The coronavirus pandemic has already impacted how we work. Many companies have had to quickly go remote, leaning in to collaboration tools and virtual meeting technologies to stay connected. But these changes are only the beginning. Ira Wolfe, president and chief Googlization officer at Success Performance Solutions and author of “Recruiting in the Age of Googlization: When the Shift Hits Your Plan,” says the pandemic has given companies the chance to “wipe their slate[s] clean” and reconsider long-standing policies and procedures. As a result, he says, the post-pandemic work environment will look “very different” than what we are used to.

Rawson agrees, noting that the pandemic has caused “seismic changes” in “the way we work” and interact with our colleagues. Reboarding can help reduce anxiety around these changes so that employees can stay focused on supporting business goals.

After COVID-19 largely normalized remote work, many companies are considering which organizational operations must happen on site, Wolfe says. For example, if sales team has found virtual meetings with clients to be as effective as, or more effective than, in-person meetings, they may decide to continue these virtual communications after the pandemic.
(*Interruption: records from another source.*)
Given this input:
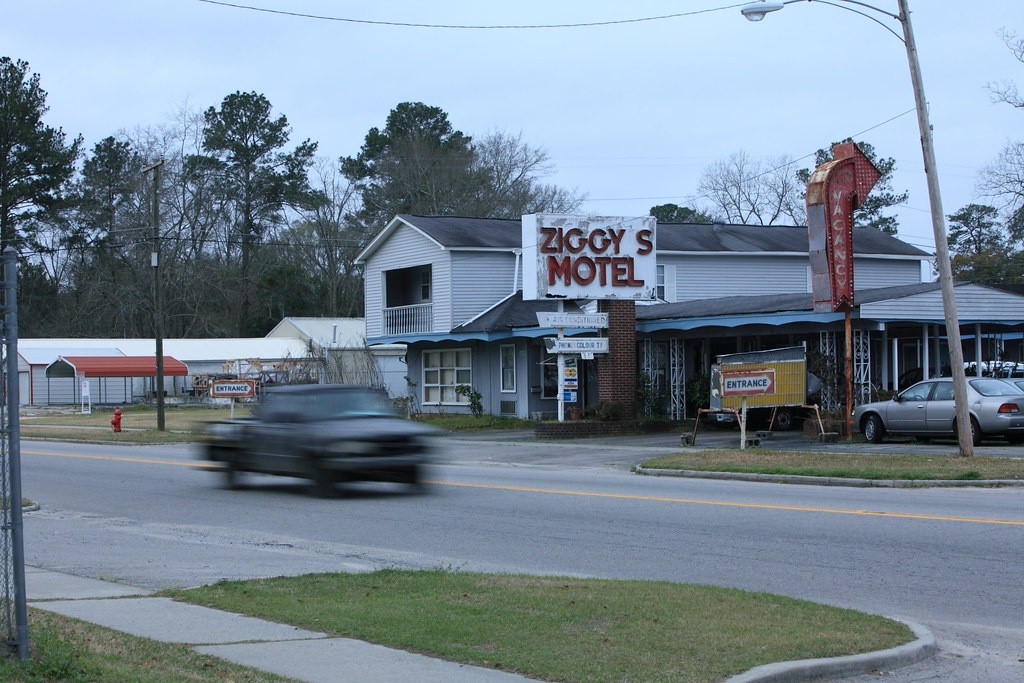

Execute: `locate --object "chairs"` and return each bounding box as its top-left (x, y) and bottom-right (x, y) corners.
top-left (937, 392), bottom-right (952, 400)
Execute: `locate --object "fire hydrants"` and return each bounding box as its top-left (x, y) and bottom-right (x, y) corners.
top-left (111, 407), bottom-right (122, 432)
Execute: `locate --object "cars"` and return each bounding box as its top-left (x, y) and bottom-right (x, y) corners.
top-left (964, 361), bottom-right (1024, 375)
top-left (999, 378), bottom-right (1024, 391)
top-left (853, 377), bottom-right (1024, 444)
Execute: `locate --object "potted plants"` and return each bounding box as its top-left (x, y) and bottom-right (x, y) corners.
top-left (544, 365), bottom-right (587, 420)
top-left (634, 371), bottom-right (671, 431)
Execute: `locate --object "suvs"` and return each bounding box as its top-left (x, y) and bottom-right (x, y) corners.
top-left (706, 356), bottom-right (820, 431)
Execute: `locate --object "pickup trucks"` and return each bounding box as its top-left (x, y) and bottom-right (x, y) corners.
top-left (197, 384), bottom-right (445, 497)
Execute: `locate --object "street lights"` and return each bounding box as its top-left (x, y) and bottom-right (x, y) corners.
top-left (740, 0), bottom-right (976, 456)
top-left (105, 240), bottom-right (165, 430)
Many companies will likely have employees work from home at least a few days a week after the crisis, Wolfe adds. And some major technology companies have even announced that, after the crisis, employees will have the option to work from home … forever.
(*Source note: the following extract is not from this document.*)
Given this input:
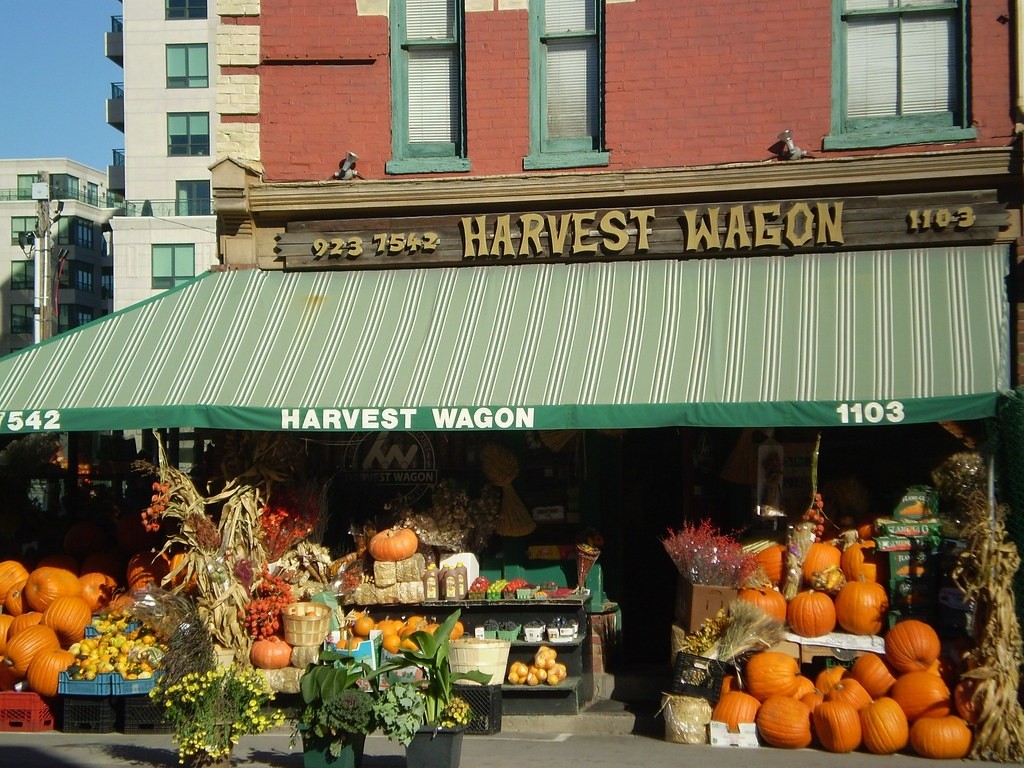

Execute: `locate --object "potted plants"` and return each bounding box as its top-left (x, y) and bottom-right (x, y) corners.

Managing Health and Safety Risks

While some organizations may continue to operate remotely after the crisis, there are many others preparing to resume office life once it is safe to do so. Kristi Melick, co-founder of Small Business Employee Training, says it is vital for employers planning on reopening to train employees on COVID-19 compliance and changes to existing rules and regulations before they return to the workplace. Reboarding will help employees stay informed on how to keep themselves, their colleagues and their customers safe while conducting business, she adds.

There are numerous health and safety protocols that reboarding programs should address, including (but not limited to):

    • Social distancing requirements.
    • Temperature checks.
    • Cleaning, sanitation and hygiene guidelines.
    • Personal protective equipment (PPE) guidelines.
    • Company-wide procedures for suspected or confirmed COVID-19 cases.
    • Visitor guidelines.
    • Entry and exit protocols.

Of course, reboarding should also cover industry-specific guidelines. For example, the Center for Disease Control and Prevention (CDC) has released health and safety recommendations for restaurants and bars. Some of these recommendations include requiring employee handwashing (before, during and after preparing food and after touching garbage) and posting signs in highly visible locations that “promote everyday protective measures.”
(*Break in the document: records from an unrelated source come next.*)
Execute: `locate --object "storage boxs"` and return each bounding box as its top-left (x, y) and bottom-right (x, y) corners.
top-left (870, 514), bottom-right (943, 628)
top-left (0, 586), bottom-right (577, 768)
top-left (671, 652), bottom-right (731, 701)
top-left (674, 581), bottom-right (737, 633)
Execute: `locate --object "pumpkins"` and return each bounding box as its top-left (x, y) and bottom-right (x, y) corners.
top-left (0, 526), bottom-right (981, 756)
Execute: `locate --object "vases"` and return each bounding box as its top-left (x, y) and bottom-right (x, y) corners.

Heather Bendinelli, Melick’s co-founder at Small Business Employee Training and director of employee relations and compliance at San Diego State University, says any industry requiring a “high amount of customer-employee interaction” (e.g., the hospitality, sales, retail and restaurant industries) should be “especially careful” when reboarding employees. However, she notes, all organizations, regardless of industry, should train their employees to remain compliant and address any concerns that employees may have about returning to work.

Offering Support

In addition to minimizing physical health and safety risks, reboarding is critical in keeping employees mentally and emotionally healthy. Rawson says effective reboarding can help employees navigate the “unique emotional, physical and psychological issues” associated with returning to work after this “COVID-induced, extended work from home experience.”

Learning leaders should foster a culture of psychological safety so that employees feel comfortable discussing their unique concerns during these unprecedented times. Bendinelli suggests encouraging employees to keep a “continuous, open dialogue” between their managers and teams to reiterate that their well-being is “of the utmost importance” to both the company and their colleagues and managers. “Allowing your employees to have as much of a voice as possible and listening to their needs can support them while they transition back into the office,” she adds.

By outlining health and safety protocols and precautions and supporting employees’ mental and emotional health, reboarding can minimize risk and give employees the tools they need to hit the ground running after returning to the office.